Set exercise a
Reproduce, word for word, the part of the Hive streaming message that opens with the words containing "How can I force" and closes with "why is that.".

Document text
--- Begin ---

From Chen Wang <>
Subject Hadoop streaming with insert dynamic partition generate many small files
Date Mon, 03 Feb 2014 06:14:16 GMT
I am using java reducer reading from a table, and then write to another one:

  FROM (

                FROM (

                    SELECT column1,...

                    FROM table1

                    WHERE  ( partition > 6 and partition < 12 )

                ) A

                MAP A.column1,A....

                USING 'java -cp .my.jar  mymapper.mymapper'

                AS key, value

                CLUSTER BY key

            ) map_output

            INSERT OVERWRITE TABLE target_table PARTITION(partition)




            USING 'java -cp .:myjar.jar  myreducer.myreducer'

            AS column1,column2;"

Its all working fine, except that there are many (20-30) small files
generated under each partition. i am setting  SET
hive.exec.reducers.bytes.per.reducer=1280,000,000; hoping to get one big
enough file under for each partition.But it does not seem to have any
effect. I still get 20-30 small files under each folder, and each file size
is around 7kb.

How can I force to generate only 1 big file for one partition? Does this
have anything to do with the streaming? I recall in the past i was directly
reading from a table with UDF, and write to another table, it only
generates one big file for the target partition. Not sure why is that.

Any help appreciated.

--- End ---

Set exercise b
In the entries below, write out unchanged the lines from the one containing "this 1456×819 image." through the one containing "rusty metal panel [0, 25, 312, 556]", including both.

Source data
--- Begin ---

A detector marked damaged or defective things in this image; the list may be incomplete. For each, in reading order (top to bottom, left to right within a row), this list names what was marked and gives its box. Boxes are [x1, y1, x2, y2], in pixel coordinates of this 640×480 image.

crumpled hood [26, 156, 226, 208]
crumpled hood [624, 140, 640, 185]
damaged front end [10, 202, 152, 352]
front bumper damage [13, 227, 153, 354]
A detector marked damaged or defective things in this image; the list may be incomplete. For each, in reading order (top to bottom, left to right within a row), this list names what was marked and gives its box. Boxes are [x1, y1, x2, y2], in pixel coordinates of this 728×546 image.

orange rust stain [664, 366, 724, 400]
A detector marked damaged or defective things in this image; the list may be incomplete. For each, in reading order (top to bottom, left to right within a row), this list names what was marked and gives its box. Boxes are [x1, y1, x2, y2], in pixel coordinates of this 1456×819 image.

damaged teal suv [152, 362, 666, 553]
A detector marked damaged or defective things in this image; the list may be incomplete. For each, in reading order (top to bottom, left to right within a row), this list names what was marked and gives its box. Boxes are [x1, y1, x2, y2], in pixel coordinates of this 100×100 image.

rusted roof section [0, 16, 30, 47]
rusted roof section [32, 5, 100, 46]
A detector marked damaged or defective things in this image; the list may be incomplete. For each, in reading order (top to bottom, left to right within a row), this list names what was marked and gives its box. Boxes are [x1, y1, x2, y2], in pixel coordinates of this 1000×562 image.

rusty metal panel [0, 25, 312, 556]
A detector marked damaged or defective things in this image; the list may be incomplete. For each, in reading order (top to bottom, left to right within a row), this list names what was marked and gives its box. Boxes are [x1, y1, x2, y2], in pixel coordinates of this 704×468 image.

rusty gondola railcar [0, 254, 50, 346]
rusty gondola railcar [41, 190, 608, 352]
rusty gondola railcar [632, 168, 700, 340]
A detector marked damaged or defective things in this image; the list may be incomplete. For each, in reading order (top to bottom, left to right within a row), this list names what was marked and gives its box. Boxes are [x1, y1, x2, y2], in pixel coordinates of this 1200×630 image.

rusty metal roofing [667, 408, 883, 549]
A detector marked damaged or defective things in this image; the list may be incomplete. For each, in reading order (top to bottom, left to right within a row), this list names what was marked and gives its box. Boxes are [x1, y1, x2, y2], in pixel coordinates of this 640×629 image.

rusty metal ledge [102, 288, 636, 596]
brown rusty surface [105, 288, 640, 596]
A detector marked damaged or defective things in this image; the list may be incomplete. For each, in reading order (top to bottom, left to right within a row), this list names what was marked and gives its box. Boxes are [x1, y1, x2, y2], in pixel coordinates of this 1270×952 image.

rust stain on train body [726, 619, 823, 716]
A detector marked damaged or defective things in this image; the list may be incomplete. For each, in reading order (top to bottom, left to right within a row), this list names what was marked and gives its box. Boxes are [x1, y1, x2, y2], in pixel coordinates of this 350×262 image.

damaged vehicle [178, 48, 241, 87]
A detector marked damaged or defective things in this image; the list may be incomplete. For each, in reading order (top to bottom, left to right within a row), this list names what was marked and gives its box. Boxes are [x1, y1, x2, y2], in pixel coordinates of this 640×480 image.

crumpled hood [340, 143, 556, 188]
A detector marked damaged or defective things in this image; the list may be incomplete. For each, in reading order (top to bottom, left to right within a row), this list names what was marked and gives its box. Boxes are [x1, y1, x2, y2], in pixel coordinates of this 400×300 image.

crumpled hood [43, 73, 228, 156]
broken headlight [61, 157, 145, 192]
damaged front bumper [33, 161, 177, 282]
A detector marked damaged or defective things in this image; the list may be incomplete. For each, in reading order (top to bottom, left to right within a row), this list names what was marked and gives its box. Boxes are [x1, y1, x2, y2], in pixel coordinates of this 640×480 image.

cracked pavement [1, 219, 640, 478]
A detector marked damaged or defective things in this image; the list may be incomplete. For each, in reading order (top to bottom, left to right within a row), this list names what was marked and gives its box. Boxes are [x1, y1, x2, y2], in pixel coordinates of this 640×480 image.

--- End ---

Exercise solution a
How can I force to generate only 1 big file for one partition? Does this
have anything to do with the streaming? I recall in the past i was directly
reading from a table with UDF, and write to another table, it only
generates one big file for the target partition. Not sure why is that.

Exercise solution b
A detector marked damaged or defective things in this image; the list may be incomplete. For each, in reading order (top to bottom, left to right within a row), this list names what was marked and gives its box. Boxes are [x1, y1, x2, y2], in pixel coordinates of this 1456×819 image.

damaged teal suv [152, 362, 666, 553]
A detector marked damaged or defective things in this image; the list may be incomplete. For each, in reading order (top to bottom, left to right within a row), this list names what was marked and gives its box. Boxes are [x1, y1, x2, y2], in pixel coordinates of this 100×100 image.

rusted roof section [0, 16, 30, 47]
rusted roof section [32, 5, 100, 46]
A detector marked damaged or defective things in this image; the list may be incomplete. For each, in reading order (top to bottom, left to right within a row), this list names what was marked and gives its box. Boxes are [x1, y1, x2, y2], in pixel coordinates of this 1000×562 image.

rusty metal panel [0, 25, 312, 556]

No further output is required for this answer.